Graham's sole response is a disgusted grunt. He doesn't hesitate as he navigates around the rest of us to pluck the handcuffs from Mom's grasp and follow Dad into the crypt.
Dad sits in the chair, hissing at the stark sudden cold pressing against his back, and Graham crouches beside the chair, his eyes narrowed as Dad places his closed fists through the slats in the chair's back. Graham secures the handcuffs around Dad's wrists with barely a hair's breadth of give, leaving Dad to strain against the bonds due more to a lack of comfort than a desire to escape.
The two of them shoot icy glares at one another. Dad stifles a wince as the handcuffs lock shut.
Graham doesn't look back as he leaves the crypt, and as soon as he steps out into the hallway Dr. Hale slams the door shut behind him. Words can't express how distressing it is to stand outside a ten-by-ten crypt with most of your family and stare inside at your restrained father, waiting for him to turn into a psychotic monster before your eyes.
With her sub
ject locked securely behind glass, Dr. Hale slips into professional clinician mode with practiced ease. “You'll be weak for a while after the switch,” she says after flicking a button on the touchscreen beside the door to turn on the speaker. “I wouldn't make any plans to operate any heavy machinery for the next few hours, and unfortunately that includes your brain when you get back into your own body. No powers.”
“No powers,” he confirms, nodding in understanding. “If I can.”
She narrows her eyes at him through the glass. “It's not a suggestion, Mr. Noble. Bodyswaps drain powers for a while.”
The muscle in his jaw tenses, a faint flicker from this distance. “I'll be useless if there's a fight to be had,” he warns.
“Better here and useless than not here at all,” Mom murmurs.
I'm not sure it's meant for Dad to hear. He catches it nonetheless, and the two of them share another one of those secretive looks through the glass.
Dr.
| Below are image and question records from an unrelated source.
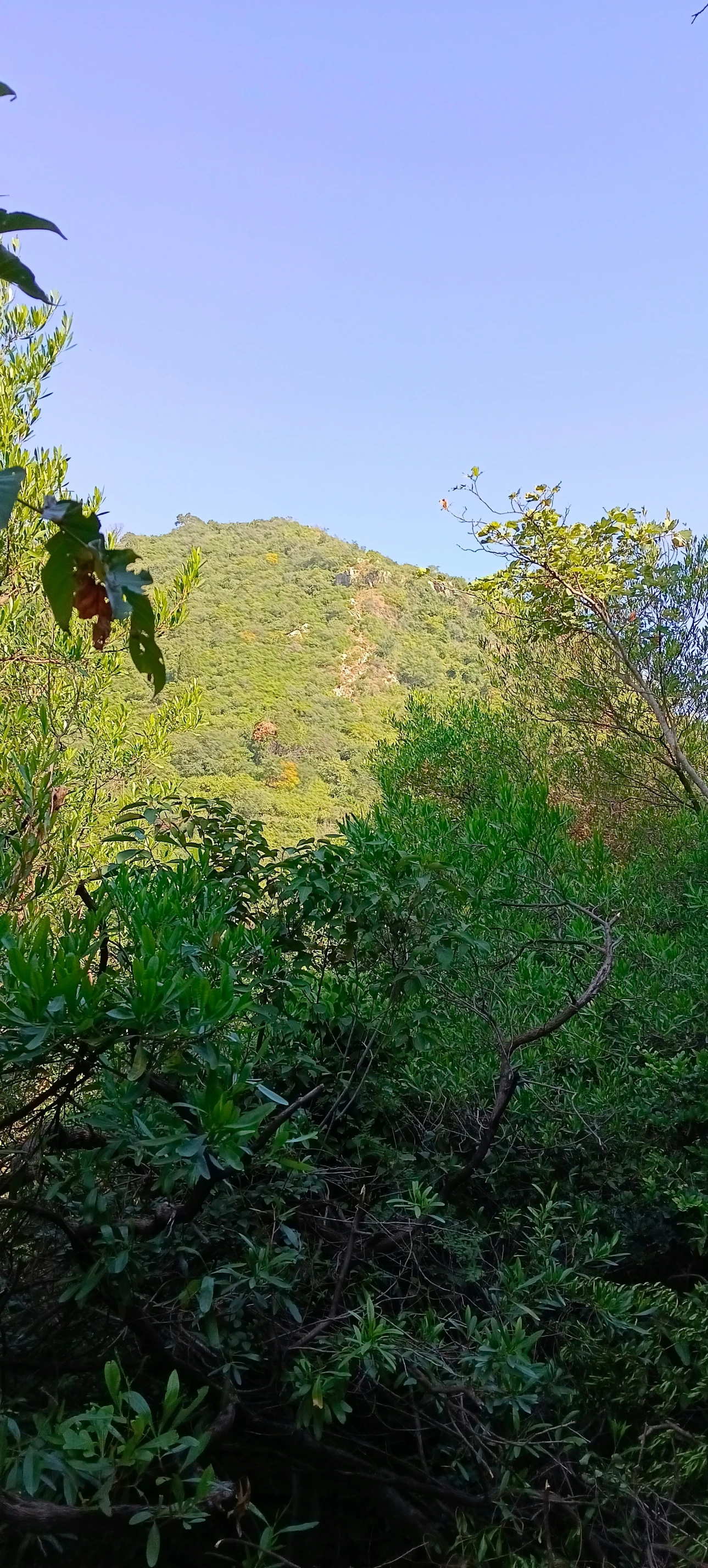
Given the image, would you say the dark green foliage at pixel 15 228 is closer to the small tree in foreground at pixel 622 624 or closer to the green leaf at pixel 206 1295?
the green leaf at pixel 206 1295

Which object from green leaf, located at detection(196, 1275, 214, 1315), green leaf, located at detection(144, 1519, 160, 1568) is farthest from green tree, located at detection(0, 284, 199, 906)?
green leaf, located at detection(144, 1519, 160, 1568)

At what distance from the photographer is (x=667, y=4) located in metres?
3.10

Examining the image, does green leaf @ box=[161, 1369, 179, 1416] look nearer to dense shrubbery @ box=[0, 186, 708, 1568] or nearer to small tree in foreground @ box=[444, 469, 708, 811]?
dense shrubbery @ box=[0, 186, 708, 1568]

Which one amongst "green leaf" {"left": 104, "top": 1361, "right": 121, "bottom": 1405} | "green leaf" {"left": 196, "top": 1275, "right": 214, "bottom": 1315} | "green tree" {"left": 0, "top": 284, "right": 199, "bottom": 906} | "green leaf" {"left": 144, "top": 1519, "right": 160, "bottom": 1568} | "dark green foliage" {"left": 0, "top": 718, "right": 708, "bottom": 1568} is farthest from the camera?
"green tree" {"left": 0, "top": 284, "right": 199, "bottom": 906}

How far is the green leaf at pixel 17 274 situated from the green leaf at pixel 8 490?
0.46 ft

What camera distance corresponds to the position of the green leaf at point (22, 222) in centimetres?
78

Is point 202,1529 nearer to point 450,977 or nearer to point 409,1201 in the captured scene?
point 409,1201

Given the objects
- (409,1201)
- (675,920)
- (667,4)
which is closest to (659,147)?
(667,4)

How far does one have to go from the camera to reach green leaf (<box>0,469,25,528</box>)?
2.16ft

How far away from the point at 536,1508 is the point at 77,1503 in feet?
3.83

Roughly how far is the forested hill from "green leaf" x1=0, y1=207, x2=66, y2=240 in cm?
1288

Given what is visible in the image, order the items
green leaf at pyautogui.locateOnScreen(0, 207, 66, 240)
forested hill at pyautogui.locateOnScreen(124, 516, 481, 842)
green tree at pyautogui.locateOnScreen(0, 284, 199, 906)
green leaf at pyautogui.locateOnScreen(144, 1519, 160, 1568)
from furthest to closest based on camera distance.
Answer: forested hill at pyautogui.locateOnScreen(124, 516, 481, 842)
green tree at pyautogui.locateOnScreen(0, 284, 199, 906)
green leaf at pyautogui.locateOnScreen(144, 1519, 160, 1568)
green leaf at pyautogui.locateOnScreen(0, 207, 66, 240)

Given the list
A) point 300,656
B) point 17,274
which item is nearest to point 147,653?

Hale reaches down and gives Sierra a boost, resting the little girl on her hip so they can both peer through the glass at my father. Dad leans forward and smiles at Sierra through the glass window, warm and grandfatherly. “I'm going to be very mean in a moment,” he gently warns.
“I know,” she says in her small sweet voice.
I grimace, not really wanting to recognize just how she would know that.
Her eyes flicker a bright unreal shade of blue, the vivid color gone once again in a flash, and that's all it takes. Dad slumps in the chair with a pained groan, his secured wrists the only thing keeping him from collapsing to the floor. A brief instant passes where I expect his head to lift once again and everything to have stayed the same, Dad still locked behind John's ill-fitting facade.
When his head raises once again, we all take a subconscious step back, even with the safety of the door separating us.
We don't need a neon sign to tell us what's blatantly apparent, what screams out at us from behind a face pulled by unseen wires that tug and rearrange it into an eerie mask.
That's not Everett Noble.
“Well, well, well,” John says, turning the full weight of his chilling gaze towards me. His words drip like melting ice down my back. “Look who rolled back into town.”